In 702 the Berbers submitted to the armies of Islam and adopted Islam. The first Moroccan states formed during these years, but many were still ruled by outsiders, some of whom were part of the Umayyad Caliphate that controlled most of northern Africa c.
700 CE. In 1056, a Berber empire arose however, under the Almoravid Dynasty, and for the next five hundred years, Morocco was governed by Berber dynasties: the Almoravids (from 1056), Almohads (from 1174), Marinid (from 1296), and Wattasid (from 1465).
It was during the Almoravid and Almohad dynasties that Morocco controlled much of North Africa, Spain, and Portugal. In 1238, the Almohad lost control of the Muslim portion of Spain and Portugal, known then as al-Andalus. The Marinid dynasty attempted to regain it, but never succeeded.
In the mid-1500s, a powerful state again arose in Morocco, under the leadership of the Sa"adi dynasty that had taken over southern Morocco in the early 1500s. The Sa"adi defeated the Wattasid in 1554, and then succeeded in holding off incursions by both the Portuguese and Ottoman Empires.
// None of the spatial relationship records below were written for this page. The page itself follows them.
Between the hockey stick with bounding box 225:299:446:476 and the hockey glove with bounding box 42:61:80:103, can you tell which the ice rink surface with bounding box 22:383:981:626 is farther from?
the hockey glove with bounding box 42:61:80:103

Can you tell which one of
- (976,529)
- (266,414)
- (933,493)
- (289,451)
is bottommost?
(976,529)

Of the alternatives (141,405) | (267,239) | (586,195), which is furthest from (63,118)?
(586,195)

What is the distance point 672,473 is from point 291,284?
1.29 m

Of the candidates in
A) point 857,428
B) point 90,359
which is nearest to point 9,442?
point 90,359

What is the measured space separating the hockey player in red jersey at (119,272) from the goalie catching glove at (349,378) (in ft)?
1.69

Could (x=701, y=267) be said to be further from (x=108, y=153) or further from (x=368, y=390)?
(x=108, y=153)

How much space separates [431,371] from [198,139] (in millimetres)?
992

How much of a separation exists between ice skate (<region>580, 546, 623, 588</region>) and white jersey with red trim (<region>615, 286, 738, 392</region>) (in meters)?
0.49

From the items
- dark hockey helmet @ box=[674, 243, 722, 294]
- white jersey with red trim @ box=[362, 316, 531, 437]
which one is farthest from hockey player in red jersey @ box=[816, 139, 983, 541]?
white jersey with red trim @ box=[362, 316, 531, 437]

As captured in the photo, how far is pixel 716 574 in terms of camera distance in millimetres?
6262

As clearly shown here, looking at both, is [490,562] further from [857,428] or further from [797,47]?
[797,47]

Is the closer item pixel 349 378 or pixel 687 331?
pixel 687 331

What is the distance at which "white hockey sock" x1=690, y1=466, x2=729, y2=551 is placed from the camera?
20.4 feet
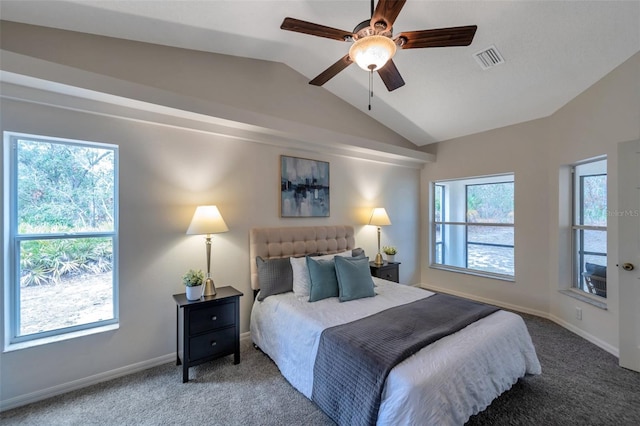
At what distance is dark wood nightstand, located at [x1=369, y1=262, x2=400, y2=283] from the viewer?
4.08m

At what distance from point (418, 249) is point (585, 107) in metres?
3.08

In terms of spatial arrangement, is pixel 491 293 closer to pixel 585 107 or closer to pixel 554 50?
pixel 585 107

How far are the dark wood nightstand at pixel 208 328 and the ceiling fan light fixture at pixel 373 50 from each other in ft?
7.59

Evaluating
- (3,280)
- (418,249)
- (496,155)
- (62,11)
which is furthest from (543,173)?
(3,280)

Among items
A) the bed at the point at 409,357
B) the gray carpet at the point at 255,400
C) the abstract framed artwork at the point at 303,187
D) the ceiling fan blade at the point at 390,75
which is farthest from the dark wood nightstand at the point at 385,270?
the ceiling fan blade at the point at 390,75

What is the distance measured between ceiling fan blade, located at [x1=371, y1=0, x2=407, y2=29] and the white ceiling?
3.20 ft

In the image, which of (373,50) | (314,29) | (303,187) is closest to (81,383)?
(303,187)

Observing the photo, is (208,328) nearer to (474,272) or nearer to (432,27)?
(432,27)

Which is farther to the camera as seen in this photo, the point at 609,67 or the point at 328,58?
→ the point at 328,58

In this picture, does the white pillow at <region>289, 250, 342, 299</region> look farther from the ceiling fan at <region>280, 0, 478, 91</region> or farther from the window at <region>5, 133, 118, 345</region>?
the ceiling fan at <region>280, 0, 478, 91</region>

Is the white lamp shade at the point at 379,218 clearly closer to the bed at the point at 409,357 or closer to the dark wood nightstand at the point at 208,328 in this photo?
the bed at the point at 409,357

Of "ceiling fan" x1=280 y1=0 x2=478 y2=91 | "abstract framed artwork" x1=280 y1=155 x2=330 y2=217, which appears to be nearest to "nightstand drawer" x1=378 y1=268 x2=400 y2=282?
"abstract framed artwork" x1=280 y1=155 x2=330 y2=217

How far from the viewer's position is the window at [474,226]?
4.60 metres

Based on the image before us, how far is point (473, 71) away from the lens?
3133 mm
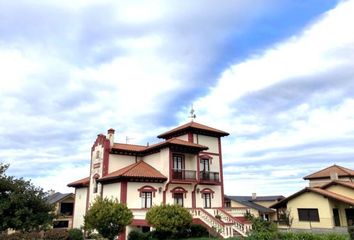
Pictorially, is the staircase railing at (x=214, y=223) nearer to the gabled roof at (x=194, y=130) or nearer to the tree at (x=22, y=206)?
the gabled roof at (x=194, y=130)

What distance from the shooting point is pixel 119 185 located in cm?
2905

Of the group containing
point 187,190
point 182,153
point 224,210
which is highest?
point 182,153

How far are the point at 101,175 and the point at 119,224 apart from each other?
11601 millimetres

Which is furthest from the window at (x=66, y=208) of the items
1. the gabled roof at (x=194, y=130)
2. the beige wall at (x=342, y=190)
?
the beige wall at (x=342, y=190)

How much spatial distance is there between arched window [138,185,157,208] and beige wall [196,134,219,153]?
24.0 feet

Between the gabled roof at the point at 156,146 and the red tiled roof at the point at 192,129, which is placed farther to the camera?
the red tiled roof at the point at 192,129

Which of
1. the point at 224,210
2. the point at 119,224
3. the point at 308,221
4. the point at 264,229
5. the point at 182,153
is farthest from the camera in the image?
the point at 308,221

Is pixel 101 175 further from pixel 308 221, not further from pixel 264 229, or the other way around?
pixel 308 221

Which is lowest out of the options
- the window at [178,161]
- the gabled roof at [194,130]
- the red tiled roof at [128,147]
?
the window at [178,161]

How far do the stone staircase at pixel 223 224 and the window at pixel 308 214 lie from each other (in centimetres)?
1112

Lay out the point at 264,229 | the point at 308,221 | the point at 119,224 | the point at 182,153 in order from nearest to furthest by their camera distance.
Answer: the point at 264,229 < the point at 119,224 < the point at 182,153 < the point at 308,221

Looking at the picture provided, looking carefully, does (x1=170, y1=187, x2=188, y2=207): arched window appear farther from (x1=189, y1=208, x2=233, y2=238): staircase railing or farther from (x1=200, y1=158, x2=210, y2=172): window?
(x1=189, y1=208, x2=233, y2=238): staircase railing

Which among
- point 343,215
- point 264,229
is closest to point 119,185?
point 264,229

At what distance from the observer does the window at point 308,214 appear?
33.2 metres
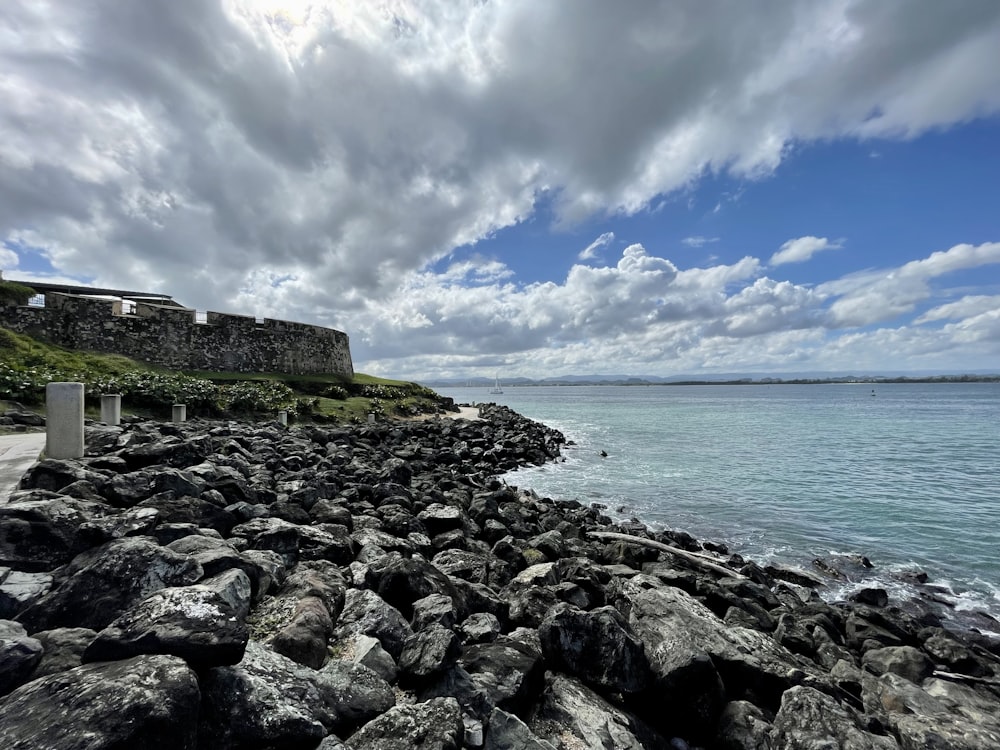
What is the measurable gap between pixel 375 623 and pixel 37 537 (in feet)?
11.4

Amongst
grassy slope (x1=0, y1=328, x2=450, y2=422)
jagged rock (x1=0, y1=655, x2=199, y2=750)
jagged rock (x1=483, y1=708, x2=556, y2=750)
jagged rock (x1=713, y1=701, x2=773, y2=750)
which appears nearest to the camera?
jagged rock (x1=0, y1=655, x2=199, y2=750)

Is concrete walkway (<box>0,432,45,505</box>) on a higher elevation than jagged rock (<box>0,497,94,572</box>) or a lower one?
higher

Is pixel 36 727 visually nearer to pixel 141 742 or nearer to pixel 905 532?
pixel 141 742

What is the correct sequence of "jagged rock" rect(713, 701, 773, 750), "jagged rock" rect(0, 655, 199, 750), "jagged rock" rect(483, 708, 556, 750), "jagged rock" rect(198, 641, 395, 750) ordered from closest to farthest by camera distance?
"jagged rock" rect(0, 655, 199, 750), "jagged rock" rect(198, 641, 395, 750), "jagged rock" rect(483, 708, 556, 750), "jagged rock" rect(713, 701, 773, 750)

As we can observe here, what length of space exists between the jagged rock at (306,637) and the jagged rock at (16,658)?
1.41m

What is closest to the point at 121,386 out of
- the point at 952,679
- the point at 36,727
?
the point at 36,727

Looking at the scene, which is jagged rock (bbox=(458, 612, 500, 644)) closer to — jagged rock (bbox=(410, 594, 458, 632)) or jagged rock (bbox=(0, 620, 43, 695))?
jagged rock (bbox=(410, 594, 458, 632))

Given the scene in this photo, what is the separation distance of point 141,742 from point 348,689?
1.26 m

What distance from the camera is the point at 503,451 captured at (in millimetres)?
27094

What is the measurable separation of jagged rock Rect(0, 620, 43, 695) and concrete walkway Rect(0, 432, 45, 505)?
4282mm

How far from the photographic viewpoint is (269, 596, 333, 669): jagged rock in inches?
149

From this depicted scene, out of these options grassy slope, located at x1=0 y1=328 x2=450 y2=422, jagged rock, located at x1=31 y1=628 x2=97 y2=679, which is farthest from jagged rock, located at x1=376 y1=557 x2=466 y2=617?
grassy slope, located at x1=0 y1=328 x2=450 y2=422

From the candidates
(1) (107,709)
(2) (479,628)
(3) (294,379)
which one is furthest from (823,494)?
(3) (294,379)

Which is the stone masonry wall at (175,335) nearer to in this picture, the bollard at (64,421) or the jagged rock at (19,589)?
the bollard at (64,421)
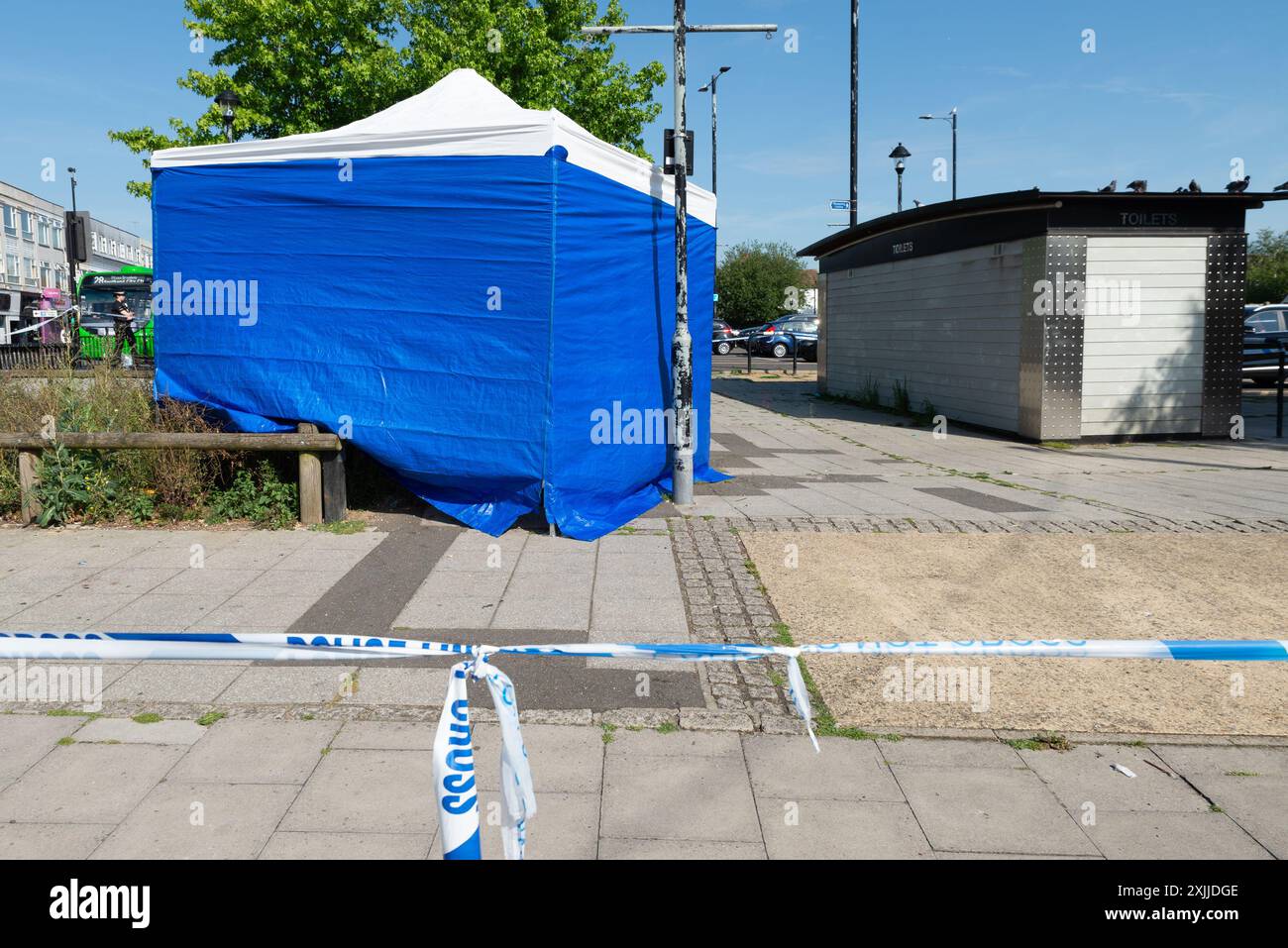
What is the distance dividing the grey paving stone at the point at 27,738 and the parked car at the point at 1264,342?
23.6 metres

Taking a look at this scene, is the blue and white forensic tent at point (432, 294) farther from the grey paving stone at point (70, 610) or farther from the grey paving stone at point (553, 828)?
the grey paving stone at point (553, 828)

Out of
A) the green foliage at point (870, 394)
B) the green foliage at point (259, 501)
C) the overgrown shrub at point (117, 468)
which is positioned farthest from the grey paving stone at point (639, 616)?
the green foliage at point (870, 394)

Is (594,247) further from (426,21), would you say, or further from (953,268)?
(426,21)

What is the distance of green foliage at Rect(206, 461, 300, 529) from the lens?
852 centimetres

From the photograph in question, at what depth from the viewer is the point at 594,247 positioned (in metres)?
8.47

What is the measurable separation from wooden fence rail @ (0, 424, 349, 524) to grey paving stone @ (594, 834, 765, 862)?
5566mm

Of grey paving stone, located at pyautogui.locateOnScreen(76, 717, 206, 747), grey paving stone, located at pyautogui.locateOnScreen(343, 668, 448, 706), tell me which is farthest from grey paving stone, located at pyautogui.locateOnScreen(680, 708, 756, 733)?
grey paving stone, located at pyautogui.locateOnScreen(76, 717, 206, 747)

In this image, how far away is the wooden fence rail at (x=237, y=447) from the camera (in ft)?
26.9

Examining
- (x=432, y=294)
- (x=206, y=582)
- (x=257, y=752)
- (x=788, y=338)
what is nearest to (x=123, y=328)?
(x=432, y=294)

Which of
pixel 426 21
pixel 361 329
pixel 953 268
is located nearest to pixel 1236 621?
pixel 361 329

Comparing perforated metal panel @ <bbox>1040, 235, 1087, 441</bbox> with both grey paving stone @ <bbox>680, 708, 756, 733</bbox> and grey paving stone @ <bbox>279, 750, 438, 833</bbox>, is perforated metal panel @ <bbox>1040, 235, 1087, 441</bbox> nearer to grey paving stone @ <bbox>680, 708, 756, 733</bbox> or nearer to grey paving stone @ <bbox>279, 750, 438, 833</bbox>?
grey paving stone @ <bbox>680, 708, 756, 733</bbox>

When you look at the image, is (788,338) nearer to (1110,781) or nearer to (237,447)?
(237,447)

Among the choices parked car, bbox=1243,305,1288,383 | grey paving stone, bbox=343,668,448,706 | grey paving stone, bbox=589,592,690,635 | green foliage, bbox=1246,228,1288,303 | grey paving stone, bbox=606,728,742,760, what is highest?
green foliage, bbox=1246,228,1288,303

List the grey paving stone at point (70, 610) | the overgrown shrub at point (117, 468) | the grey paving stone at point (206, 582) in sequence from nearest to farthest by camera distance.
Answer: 1. the grey paving stone at point (70, 610)
2. the grey paving stone at point (206, 582)
3. the overgrown shrub at point (117, 468)
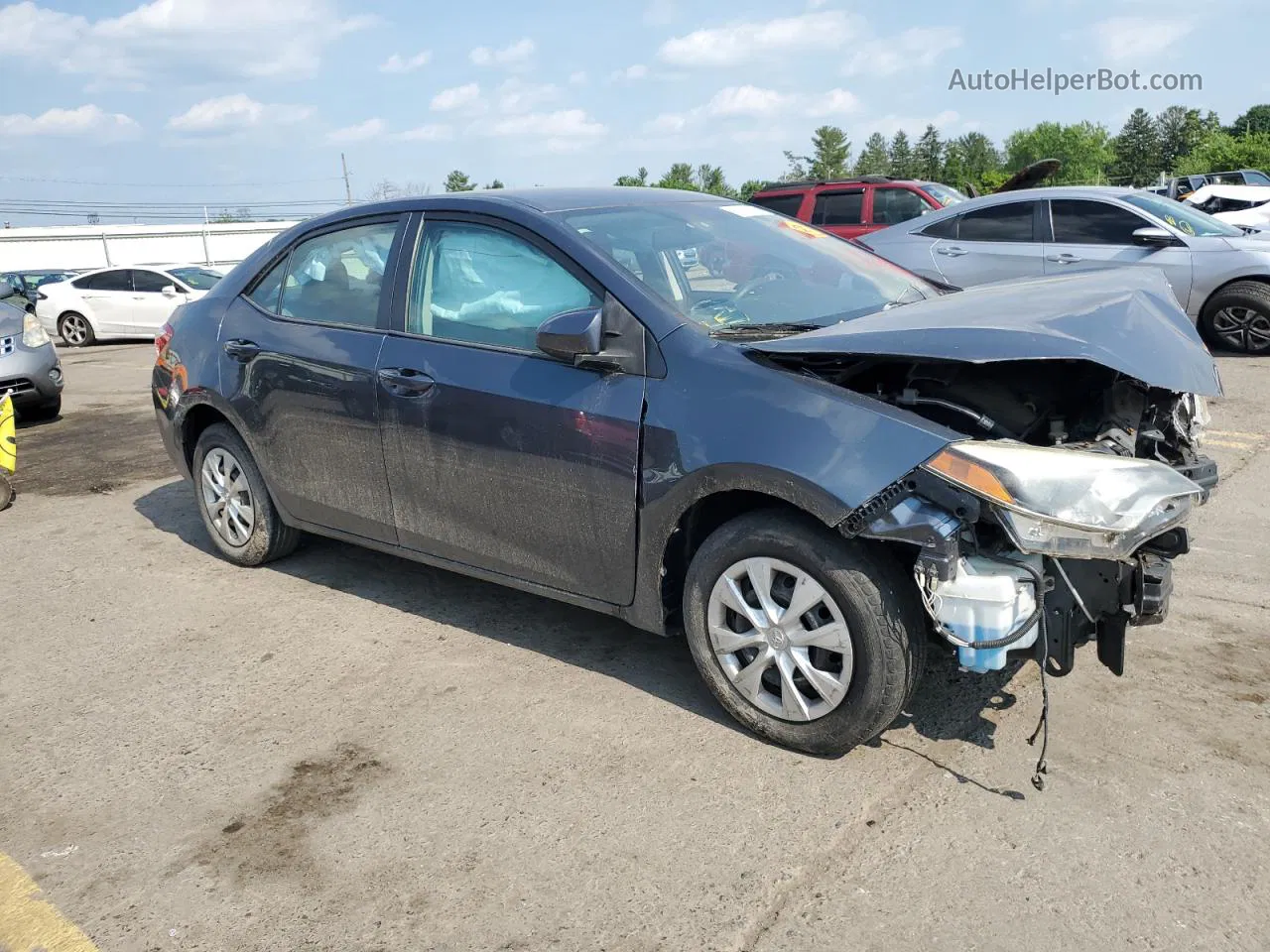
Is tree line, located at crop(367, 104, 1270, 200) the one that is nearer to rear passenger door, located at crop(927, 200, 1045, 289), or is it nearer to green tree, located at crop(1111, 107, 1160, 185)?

In 1603 a succession dispute led to a period of unrest that did not end until 1671 with the formation of the Awalite Dynasty, which still governs Morocco to this day.
During the unrest, Portugal had again gained a foothold in Morocco but was again thrown out by the new leaders.
By the mid 1800s, at a time when the influence of Ottoman Empire was in decline, France and Spain began taking a great interest in Morocco. The Algeciras Conference (1906) that followed the First Moroccan Crisis, formalized France"s special interest in the region (opposed by Germany), and the Treaty of Fez (1912) made Morocco a French protectorate.
Spain gained authority over Ifni (to the south) and Tétouan to the north.